Oxygen vacancy-assisted coupling and enolization of acetaldehyde on CeO2(111).

The temperature-dependent adsorption and reaction of acetaldehyde (CH(3)CHO) on a fully oxidized and a highly reduced thin-film CeO(2)(111) surface have been investigated using a combination of reflection-absorption infrared spectroscopy (RAIRS) and periodic density functional theory (DFT+U) calculations. On the fully oxidized surface, acetaldehyde adsorbs weakly through its carbonyl O interacting with a lattice Ce(4+) cation in the η(1)-O configuration.
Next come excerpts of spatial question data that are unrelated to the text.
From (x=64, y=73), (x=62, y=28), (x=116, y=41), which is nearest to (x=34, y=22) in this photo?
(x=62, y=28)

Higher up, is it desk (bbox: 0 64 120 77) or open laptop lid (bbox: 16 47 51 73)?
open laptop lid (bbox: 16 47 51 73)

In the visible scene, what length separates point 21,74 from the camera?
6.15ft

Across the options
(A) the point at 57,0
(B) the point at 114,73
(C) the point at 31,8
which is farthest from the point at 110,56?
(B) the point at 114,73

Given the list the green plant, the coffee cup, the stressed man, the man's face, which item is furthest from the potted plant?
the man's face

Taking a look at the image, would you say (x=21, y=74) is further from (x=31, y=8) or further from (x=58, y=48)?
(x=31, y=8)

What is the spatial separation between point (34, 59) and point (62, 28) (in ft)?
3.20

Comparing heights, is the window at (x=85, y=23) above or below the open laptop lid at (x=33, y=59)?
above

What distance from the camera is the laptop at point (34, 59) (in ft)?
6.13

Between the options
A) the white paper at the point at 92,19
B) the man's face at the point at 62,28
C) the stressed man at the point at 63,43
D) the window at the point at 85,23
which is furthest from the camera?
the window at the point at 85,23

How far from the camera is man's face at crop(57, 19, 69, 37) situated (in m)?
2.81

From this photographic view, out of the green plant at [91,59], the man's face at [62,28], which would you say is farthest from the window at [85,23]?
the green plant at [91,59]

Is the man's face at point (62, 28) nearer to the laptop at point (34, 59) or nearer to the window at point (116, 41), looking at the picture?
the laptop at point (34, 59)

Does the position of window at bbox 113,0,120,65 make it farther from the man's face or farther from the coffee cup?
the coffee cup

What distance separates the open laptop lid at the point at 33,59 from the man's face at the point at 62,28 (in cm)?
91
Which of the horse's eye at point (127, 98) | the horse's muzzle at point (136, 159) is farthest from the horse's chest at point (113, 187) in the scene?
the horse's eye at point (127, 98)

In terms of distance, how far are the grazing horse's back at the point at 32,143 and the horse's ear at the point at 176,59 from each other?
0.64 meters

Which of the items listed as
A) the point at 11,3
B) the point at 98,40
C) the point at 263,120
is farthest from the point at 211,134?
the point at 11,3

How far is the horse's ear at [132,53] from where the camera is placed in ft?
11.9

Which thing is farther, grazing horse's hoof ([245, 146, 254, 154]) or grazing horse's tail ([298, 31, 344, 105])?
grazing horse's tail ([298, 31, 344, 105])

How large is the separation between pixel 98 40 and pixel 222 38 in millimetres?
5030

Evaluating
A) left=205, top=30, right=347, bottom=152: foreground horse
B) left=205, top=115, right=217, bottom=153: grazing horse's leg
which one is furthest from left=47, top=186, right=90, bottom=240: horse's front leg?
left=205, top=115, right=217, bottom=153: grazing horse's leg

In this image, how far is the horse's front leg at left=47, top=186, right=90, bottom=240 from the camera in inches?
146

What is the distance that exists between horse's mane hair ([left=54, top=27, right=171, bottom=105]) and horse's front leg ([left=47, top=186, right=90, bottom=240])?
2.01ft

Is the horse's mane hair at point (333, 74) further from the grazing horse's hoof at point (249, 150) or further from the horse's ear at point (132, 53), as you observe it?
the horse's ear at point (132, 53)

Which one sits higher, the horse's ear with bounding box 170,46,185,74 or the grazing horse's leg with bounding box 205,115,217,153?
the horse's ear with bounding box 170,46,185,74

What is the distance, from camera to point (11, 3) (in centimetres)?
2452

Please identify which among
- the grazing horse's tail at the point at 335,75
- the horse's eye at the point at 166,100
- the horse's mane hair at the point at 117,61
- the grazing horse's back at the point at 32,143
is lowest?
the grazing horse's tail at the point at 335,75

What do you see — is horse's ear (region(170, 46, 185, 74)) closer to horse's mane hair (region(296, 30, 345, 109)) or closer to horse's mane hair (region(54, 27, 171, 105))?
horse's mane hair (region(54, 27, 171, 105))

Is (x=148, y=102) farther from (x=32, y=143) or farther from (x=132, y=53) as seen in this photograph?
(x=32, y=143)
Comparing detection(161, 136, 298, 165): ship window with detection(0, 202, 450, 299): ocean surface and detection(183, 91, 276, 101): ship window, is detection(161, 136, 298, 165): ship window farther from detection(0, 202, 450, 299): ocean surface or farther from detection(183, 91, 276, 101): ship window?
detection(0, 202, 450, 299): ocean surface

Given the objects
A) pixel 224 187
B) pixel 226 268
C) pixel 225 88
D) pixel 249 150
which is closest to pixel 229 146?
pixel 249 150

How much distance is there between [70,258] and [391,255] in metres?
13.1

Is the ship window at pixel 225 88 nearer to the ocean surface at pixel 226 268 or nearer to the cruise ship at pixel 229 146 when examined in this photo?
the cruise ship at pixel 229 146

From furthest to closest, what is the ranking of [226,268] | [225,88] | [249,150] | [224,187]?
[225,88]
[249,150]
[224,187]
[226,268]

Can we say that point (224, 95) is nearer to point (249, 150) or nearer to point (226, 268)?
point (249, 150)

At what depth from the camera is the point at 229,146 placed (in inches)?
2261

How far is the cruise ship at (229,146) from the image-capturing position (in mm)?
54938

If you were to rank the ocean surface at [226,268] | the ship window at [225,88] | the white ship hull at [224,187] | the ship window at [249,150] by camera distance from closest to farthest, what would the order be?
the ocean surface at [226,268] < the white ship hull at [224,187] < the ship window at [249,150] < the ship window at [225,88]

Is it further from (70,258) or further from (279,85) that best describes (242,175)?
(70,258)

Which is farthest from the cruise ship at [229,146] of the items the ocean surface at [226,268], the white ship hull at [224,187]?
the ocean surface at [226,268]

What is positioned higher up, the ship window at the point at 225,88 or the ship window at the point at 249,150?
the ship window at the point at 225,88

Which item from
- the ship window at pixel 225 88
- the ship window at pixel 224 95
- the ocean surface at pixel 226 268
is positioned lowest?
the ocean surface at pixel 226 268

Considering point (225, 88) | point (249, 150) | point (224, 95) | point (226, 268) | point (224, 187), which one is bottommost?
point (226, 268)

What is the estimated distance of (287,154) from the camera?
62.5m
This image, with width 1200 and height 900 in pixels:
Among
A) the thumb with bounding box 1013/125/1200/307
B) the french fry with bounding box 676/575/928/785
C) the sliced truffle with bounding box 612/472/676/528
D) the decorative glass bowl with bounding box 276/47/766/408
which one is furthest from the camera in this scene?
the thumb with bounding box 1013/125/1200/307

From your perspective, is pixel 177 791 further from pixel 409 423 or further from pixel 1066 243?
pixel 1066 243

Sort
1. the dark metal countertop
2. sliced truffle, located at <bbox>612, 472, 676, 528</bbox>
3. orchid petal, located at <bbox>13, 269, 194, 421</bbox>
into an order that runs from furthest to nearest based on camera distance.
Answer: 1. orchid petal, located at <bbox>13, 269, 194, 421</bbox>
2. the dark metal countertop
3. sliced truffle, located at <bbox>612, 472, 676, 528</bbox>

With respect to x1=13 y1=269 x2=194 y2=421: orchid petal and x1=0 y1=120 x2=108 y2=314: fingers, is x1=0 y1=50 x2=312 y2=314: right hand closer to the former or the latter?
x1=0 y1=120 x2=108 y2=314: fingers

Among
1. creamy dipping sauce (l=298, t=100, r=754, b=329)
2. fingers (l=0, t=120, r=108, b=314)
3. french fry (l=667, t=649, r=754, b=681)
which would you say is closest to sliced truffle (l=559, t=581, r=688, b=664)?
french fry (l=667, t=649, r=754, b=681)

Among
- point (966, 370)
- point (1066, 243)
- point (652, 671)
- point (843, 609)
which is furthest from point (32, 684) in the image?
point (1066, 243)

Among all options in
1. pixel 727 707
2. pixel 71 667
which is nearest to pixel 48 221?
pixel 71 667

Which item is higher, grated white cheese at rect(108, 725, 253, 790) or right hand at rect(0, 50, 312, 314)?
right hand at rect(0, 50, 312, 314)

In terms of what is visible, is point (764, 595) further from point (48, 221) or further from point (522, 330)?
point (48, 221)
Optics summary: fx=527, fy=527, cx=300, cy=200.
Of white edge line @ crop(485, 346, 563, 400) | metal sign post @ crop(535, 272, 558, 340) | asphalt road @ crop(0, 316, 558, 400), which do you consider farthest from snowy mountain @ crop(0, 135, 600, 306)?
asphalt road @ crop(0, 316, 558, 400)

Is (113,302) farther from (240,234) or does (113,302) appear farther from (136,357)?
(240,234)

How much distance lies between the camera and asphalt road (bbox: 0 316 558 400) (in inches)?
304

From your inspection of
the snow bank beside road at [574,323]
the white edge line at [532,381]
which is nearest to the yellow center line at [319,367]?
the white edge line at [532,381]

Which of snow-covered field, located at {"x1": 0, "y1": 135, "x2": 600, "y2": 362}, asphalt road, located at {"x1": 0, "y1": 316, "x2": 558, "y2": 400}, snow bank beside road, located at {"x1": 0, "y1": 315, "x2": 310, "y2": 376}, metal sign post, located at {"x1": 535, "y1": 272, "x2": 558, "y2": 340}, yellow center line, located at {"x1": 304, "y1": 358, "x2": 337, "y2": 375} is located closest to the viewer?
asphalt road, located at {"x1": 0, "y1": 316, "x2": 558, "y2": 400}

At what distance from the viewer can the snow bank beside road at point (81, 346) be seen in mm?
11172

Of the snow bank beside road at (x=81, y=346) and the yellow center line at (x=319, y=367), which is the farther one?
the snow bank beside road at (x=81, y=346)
This state desorbs at 210 K without reaction. On the highly reduced surface, new vibrational signatures appear below 220 K. They are identified by RAIRS and DFT as a dimer state formed from the coupling of the carbonyl O and the acyl C of two acetaldehyde molecules. This dimer state remains up to 400 K before decomposing to produce another distinct set of vibrational signatures, which are identified as the enolate form of acetaldehyde (CH(2)CHO¯). Furthermore, the calculated activation barriers for the coupling of acetaldehyde, the decomposition of the dimer state, and the recombinative desorption of enolate and H as acetaldehyde are in good agreement with previously reported TPD results for acetaldehyde adsorbed on reduced CeO(2)(111) [Chen et al. J. Phys. Chem. C 2011, 115, 3385]. The present findings demonstrate that surface oxygen vacancies alter the reactivity of the CeO(2)(111) surface and play a crucial role in stabilizing and activating acetaldehyde for coupling reactions.